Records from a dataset
────
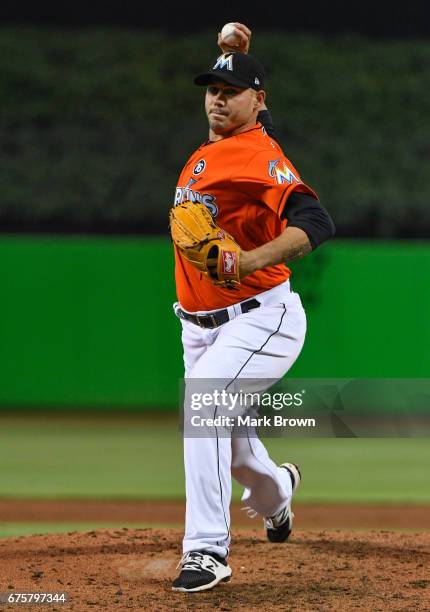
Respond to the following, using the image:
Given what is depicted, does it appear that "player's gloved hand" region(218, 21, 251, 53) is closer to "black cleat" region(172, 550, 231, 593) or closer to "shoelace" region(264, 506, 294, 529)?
"shoelace" region(264, 506, 294, 529)

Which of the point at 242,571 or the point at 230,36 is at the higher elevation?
the point at 230,36

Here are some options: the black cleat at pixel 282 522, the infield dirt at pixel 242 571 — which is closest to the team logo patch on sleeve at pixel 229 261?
the infield dirt at pixel 242 571

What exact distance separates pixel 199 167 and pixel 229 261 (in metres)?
0.49

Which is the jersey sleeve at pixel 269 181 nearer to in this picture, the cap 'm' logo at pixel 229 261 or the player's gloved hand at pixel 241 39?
the cap 'm' logo at pixel 229 261

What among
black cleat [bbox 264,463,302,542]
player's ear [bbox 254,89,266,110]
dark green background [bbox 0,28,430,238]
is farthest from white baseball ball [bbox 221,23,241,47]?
dark green background [bbox 0,28,430,238]

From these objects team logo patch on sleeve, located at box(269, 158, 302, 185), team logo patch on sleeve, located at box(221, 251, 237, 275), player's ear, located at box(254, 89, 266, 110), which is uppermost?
player's ear, located at box(254, 89, 266, 110)

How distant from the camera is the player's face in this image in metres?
3.51

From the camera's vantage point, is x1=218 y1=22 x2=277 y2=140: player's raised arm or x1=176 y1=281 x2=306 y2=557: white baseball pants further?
x1=218 y1=22 x2=277 y2=140: player's raised arm

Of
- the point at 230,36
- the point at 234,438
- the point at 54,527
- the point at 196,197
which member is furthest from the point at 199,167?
the point at 54,527

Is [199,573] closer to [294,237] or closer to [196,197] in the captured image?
[294,237]

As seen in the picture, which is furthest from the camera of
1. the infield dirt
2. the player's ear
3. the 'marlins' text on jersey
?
the player's ear

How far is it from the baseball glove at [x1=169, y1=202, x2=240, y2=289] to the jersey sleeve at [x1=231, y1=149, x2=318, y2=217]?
0.57 feet

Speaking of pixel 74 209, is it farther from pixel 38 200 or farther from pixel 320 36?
pixel 320 36

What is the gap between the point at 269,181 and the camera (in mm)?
3328
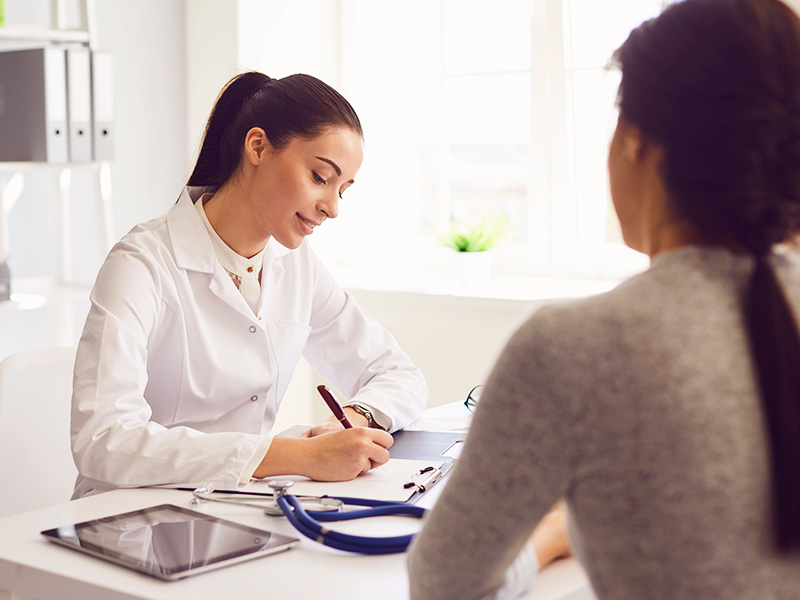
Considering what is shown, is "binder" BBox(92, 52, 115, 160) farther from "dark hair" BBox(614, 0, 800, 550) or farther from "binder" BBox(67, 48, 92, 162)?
"dark hair" BBox(614, 0, 800, 550)

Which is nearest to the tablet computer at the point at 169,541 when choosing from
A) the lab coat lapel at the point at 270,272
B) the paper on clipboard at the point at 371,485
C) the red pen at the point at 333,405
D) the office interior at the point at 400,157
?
the paper on clipboard at the point at 371,485

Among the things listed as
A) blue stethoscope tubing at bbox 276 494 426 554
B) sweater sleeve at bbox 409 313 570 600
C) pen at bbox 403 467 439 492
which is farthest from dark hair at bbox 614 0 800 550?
pen at bbox 403 467 439 492

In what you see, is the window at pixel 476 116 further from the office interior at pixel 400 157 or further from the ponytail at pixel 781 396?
the ponytail at pixel 781 396

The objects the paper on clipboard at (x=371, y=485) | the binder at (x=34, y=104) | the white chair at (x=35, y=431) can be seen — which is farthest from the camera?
the binder at (x=34, y=104)

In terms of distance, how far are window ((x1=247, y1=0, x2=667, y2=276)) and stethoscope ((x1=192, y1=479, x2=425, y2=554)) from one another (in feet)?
6.04

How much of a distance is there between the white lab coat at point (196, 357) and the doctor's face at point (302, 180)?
0.12 metres

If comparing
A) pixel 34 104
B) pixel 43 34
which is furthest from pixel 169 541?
pixel 43 34

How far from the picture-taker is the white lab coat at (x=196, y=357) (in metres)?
1.35

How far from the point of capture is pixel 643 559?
0.64m

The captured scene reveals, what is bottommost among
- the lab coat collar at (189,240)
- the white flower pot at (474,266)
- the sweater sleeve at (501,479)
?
the white flower pot at (474,266)

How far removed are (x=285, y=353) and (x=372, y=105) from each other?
5.97 feet

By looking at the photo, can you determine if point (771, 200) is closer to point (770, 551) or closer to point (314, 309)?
point (770, 551)

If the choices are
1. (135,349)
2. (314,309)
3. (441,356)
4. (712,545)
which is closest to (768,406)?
(712,545)

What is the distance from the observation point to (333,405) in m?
1.50
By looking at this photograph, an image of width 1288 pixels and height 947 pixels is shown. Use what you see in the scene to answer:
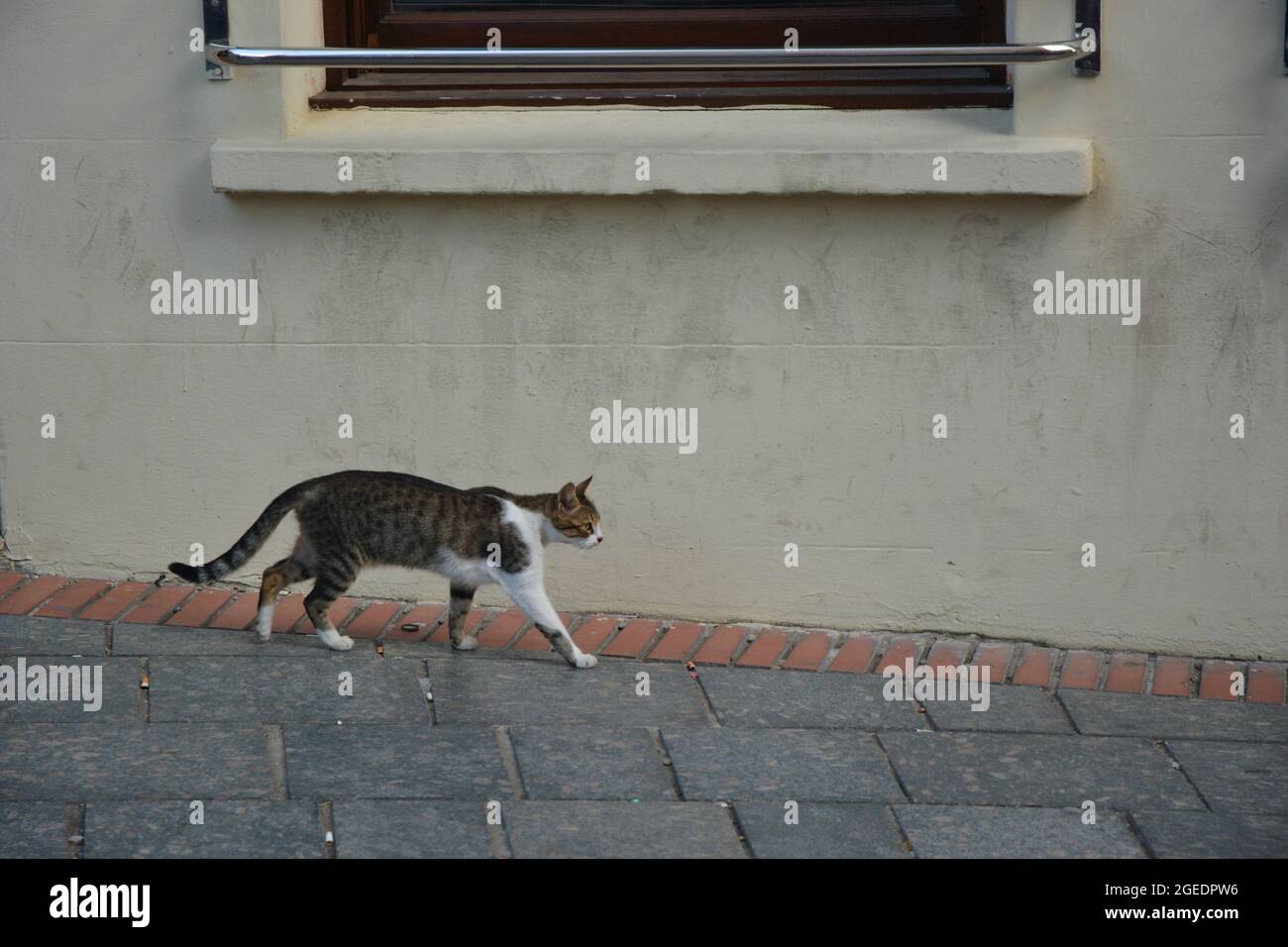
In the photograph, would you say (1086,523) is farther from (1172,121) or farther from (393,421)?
(393,421)

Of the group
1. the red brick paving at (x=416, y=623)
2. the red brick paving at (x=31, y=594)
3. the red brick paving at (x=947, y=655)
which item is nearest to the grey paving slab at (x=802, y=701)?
the red brick paving at (x=947, y=655)

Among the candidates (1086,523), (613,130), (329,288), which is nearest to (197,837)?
(329,288)

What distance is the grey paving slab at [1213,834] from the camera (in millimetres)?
4508

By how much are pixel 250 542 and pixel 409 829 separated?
1778mm

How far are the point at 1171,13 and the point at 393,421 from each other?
3148 mm

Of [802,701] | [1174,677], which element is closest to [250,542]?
[802,701]

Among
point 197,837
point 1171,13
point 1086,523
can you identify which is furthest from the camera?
point 1086,523

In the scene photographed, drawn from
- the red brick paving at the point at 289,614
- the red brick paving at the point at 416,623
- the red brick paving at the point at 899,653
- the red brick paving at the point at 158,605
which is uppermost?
the red brick paving at the point at 158,605

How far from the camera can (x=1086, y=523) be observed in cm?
610

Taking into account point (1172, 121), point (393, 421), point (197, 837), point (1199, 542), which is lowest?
point (197, 837)

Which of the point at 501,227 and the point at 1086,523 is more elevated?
the point at 501,227

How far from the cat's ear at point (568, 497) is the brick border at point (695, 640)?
0.57 metres

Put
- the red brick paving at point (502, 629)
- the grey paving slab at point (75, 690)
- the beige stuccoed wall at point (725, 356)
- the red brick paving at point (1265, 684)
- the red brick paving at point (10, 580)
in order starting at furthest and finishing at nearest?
the red brick paving at point (10, 580)
the red brick paving at point (502, 629)
the beige stuccoed wall at point (725, 356)
the red brick paving at point (1265, 684)
the grey paving slab at point (75, 690)

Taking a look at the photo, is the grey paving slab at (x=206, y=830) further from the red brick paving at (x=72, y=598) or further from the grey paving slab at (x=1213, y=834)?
the grey paving slab at (x=1213, y=834)
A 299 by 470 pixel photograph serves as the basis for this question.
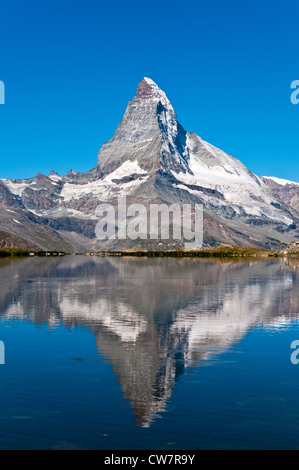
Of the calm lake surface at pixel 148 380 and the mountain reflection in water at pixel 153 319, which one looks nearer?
the calm lake surface at pixel 148 380

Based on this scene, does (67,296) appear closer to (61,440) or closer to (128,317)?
(128,317)

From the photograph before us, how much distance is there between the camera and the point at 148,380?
46219 mm

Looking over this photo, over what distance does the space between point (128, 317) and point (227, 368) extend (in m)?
36.2

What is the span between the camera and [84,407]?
38.9 m

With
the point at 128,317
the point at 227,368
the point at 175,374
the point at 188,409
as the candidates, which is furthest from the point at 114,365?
the point at 128,317

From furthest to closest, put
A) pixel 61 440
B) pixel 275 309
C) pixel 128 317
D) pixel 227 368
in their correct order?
pixel 275 309 → pixel 128 317 → pixel 227 368 → pixel 61 440

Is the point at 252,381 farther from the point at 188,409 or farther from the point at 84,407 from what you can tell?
the point at 84,407

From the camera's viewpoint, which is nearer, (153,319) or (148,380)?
(148,380)

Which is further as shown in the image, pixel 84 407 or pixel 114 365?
pixel 114 365

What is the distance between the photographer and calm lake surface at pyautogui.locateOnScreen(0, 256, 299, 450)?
33.9m

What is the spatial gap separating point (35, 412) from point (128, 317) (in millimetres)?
48015

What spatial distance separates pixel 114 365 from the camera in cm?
5228

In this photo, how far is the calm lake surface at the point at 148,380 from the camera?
33875mm
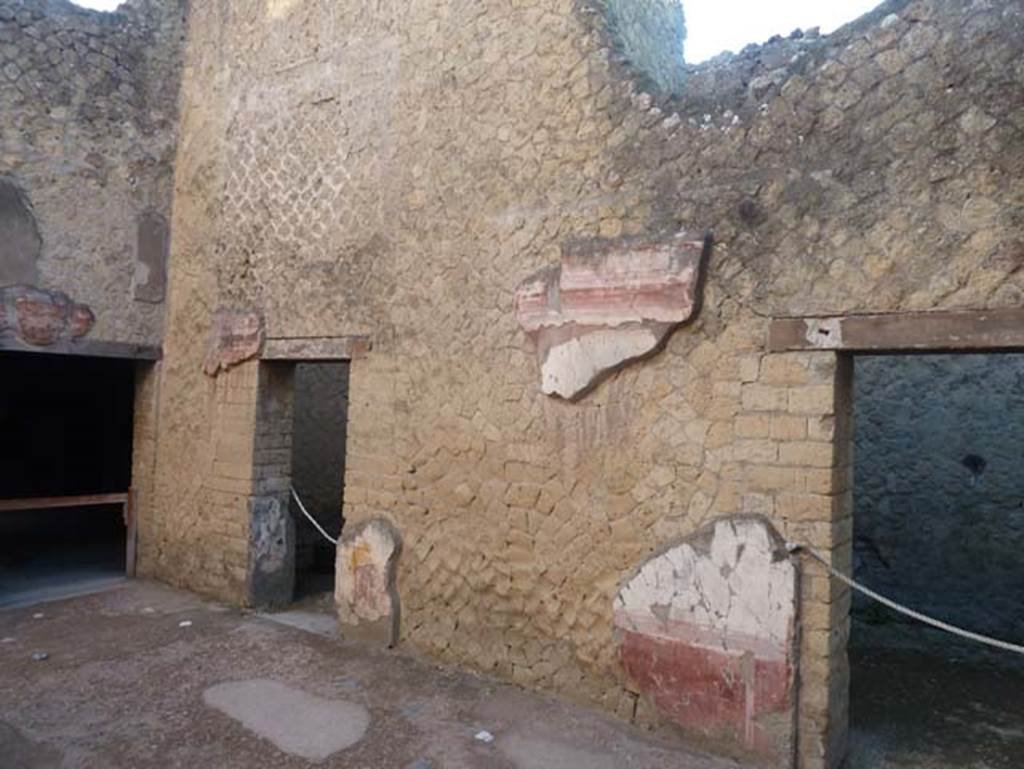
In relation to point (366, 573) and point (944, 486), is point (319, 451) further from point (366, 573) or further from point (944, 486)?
point (944, 486)

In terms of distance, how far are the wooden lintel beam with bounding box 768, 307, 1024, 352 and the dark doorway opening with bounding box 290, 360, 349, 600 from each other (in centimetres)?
495

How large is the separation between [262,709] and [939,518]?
4.44m

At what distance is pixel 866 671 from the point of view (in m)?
4.39

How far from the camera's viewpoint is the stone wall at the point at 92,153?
5414mm

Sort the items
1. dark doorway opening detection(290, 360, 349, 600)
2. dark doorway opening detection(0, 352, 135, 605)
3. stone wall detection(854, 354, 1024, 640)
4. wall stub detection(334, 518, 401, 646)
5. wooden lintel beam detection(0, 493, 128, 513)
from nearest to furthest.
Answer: wall stub detection(334, 518, 401, 646) → stone wall detection(854, 354, 1024, 640) → wooden lintel beam detection(0, 493, 128, 513) → dark doorway opening detection(290, 360, 349, 600) → dark doorway opening detection(0, 352, 135, 605)

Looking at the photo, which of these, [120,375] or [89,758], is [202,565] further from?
[120,375]

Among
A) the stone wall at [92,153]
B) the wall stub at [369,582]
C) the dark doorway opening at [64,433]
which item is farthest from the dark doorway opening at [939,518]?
the dark doorway opening at [64,433]

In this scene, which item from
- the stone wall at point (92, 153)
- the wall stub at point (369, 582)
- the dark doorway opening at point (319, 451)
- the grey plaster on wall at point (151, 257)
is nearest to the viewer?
the wall stub at point (369, 582)

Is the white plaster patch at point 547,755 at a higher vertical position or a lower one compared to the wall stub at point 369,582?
lower

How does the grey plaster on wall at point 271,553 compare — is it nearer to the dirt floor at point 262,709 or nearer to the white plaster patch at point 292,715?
the dirt floor at point 262,709

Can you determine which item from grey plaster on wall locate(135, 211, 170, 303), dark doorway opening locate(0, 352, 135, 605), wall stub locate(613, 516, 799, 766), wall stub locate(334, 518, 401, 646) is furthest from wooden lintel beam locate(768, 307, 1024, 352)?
dark doorway opening locate(0, 352, 135, 605)

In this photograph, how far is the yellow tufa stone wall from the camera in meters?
2.99

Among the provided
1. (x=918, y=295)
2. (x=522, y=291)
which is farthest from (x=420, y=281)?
(x=918, y=295)

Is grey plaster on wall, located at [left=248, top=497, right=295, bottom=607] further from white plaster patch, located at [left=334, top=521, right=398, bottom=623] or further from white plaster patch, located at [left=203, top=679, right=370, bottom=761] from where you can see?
white plaster patch, located at [left=203, top=679, right=370, bottom=761]
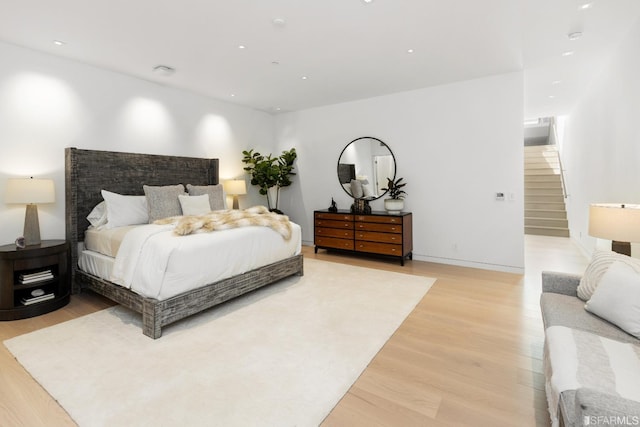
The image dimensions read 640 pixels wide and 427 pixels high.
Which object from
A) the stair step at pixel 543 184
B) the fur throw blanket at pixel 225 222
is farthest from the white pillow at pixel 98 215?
the stair step at pixel 543 184

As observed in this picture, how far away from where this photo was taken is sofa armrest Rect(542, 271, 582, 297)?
7.08 ft

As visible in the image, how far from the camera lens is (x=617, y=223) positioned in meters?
2.15

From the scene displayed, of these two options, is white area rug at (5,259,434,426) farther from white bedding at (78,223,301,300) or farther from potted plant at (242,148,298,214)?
potted plant at (242,148,298,214)

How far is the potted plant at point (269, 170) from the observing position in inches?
228

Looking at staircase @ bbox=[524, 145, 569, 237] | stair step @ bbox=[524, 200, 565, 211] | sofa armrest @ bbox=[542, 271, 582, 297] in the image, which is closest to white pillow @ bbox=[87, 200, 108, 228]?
sofa armrest @ bbox=[542, 271, 582, 297]

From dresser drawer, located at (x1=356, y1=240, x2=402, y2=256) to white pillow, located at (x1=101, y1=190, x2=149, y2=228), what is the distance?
122 inches

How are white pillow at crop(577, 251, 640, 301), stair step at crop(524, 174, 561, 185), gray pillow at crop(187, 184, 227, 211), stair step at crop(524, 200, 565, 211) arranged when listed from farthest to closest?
1. stair step at crop(524, 174, 561, 185)
2. stair step at crop(524, 200, 565, 211)
3. gray pillow at crop(187, 184, 227, 211)
4. white pillow at crop(577, 251, 640, 301)

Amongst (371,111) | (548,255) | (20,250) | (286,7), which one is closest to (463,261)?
(548,255)

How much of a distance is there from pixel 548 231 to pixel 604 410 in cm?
741

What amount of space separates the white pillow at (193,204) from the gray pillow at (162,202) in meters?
0.08

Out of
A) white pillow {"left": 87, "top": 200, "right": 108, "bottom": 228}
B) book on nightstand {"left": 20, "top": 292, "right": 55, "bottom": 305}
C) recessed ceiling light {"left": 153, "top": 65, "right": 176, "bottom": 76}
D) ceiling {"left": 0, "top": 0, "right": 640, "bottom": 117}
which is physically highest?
recessed ceiling light {"left": 153, "top": 65, "right": 176, "bottom": 76}

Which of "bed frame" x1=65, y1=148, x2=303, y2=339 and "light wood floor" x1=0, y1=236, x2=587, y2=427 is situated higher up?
"bed frame" x1=65, y1=148, x2=303, y2=339

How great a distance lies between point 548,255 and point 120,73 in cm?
702

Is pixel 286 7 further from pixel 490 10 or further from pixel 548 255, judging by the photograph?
pixel 548 255
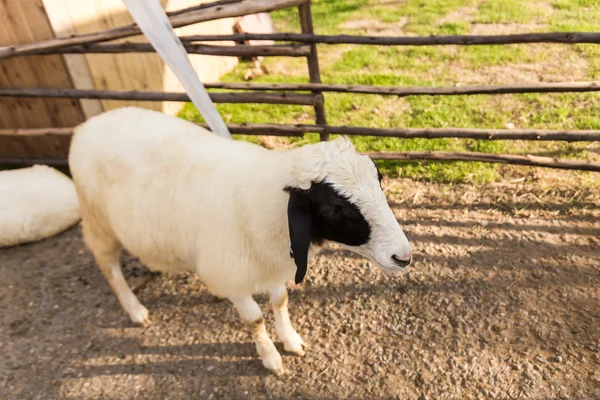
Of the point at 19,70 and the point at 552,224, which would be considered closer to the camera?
the point at 552,224

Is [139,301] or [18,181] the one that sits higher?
[18,181]

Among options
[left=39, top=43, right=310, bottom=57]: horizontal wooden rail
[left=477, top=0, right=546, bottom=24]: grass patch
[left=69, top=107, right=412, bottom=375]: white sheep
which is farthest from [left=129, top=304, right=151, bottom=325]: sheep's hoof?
[left=477, top=0, right=546, bottom=24]: grass patch

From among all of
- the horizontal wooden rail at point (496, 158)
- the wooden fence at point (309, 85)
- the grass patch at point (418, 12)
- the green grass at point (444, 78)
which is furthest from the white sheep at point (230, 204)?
the grass patch at point (418, 12)

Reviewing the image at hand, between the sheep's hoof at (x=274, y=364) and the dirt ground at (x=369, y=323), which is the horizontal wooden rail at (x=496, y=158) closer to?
the dirt ground at (x=369, y=323)

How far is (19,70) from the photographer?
14.9 ft

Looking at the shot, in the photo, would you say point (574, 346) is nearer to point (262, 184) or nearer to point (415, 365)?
Result: point (415, 365)

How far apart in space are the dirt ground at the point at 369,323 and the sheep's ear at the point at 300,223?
118cm

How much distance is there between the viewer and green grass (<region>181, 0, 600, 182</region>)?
470cm

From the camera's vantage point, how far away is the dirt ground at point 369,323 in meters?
2.82

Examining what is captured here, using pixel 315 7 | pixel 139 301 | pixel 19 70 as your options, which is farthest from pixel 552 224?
pixel 315 7

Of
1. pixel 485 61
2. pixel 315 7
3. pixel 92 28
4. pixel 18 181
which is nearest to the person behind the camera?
pixel 18 181

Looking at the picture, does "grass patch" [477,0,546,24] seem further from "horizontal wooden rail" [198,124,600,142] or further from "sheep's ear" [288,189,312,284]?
"sheep's ear" [288,189,312,284]

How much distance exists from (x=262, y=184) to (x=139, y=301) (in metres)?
1.77

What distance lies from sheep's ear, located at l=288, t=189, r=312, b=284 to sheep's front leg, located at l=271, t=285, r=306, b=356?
88 centimetres
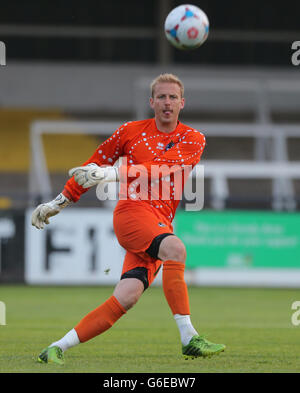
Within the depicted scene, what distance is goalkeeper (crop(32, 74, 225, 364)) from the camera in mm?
5227

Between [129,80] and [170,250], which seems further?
[129,80]

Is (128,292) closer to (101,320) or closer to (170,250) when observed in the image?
(101,320)

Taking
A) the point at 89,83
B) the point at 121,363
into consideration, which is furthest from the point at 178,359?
the point at 89,83

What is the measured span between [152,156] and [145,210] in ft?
1.18

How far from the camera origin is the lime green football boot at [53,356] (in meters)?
5.12

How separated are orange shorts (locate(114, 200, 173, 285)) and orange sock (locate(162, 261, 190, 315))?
0.11 metres

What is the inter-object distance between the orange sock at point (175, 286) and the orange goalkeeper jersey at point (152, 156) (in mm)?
407

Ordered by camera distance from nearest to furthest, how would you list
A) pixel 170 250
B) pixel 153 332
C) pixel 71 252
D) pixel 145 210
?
1. pixel 170 250
2. pixel 145 210
3. pixel 153 332
4. pixel 71 252

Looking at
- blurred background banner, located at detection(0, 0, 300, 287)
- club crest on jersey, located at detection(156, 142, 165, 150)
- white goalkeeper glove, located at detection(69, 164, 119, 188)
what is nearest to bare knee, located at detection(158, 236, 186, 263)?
white goalkeeper glove, located at detection(69, 164, 119, 188)

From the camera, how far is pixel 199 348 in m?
5.33

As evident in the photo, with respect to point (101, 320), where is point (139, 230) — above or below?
above

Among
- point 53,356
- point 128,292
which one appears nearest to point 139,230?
point 128,292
────
DIRECTIVE
Reproduce the stretch of the listing from the line containing "Within the depicted" through the line containing "0.11 metres", replacing "camera" with "viewer" and changing nothing else. Return only those lines.

EXERCISE RESULT
Within the depicted scene, what distance is goalkeeper (crop(32, 74, 225, 364)) from the viewer in mm?
5227

Between [129,80] and [170,250], which seems further?
[129,80]

Is (128,292) closer to (101,320) or closer to (170,250) when observed in the image?
(101,320)

Taking
A) the point at 89,83
B) the point at 121,363
into consideration, which is furthest from the point at 178,359?
the point at 89,83

What is the measured span between [152,156] and [145,210] in ft?
1.18

How far from the viewer origin is the lime green football boot at [53,356] (in meters)?
5.12

How separated are orange shorts (locate(114, 200, 173, 285)) and orange sock (locate(162, 261, 190, 315))?
0.11 metres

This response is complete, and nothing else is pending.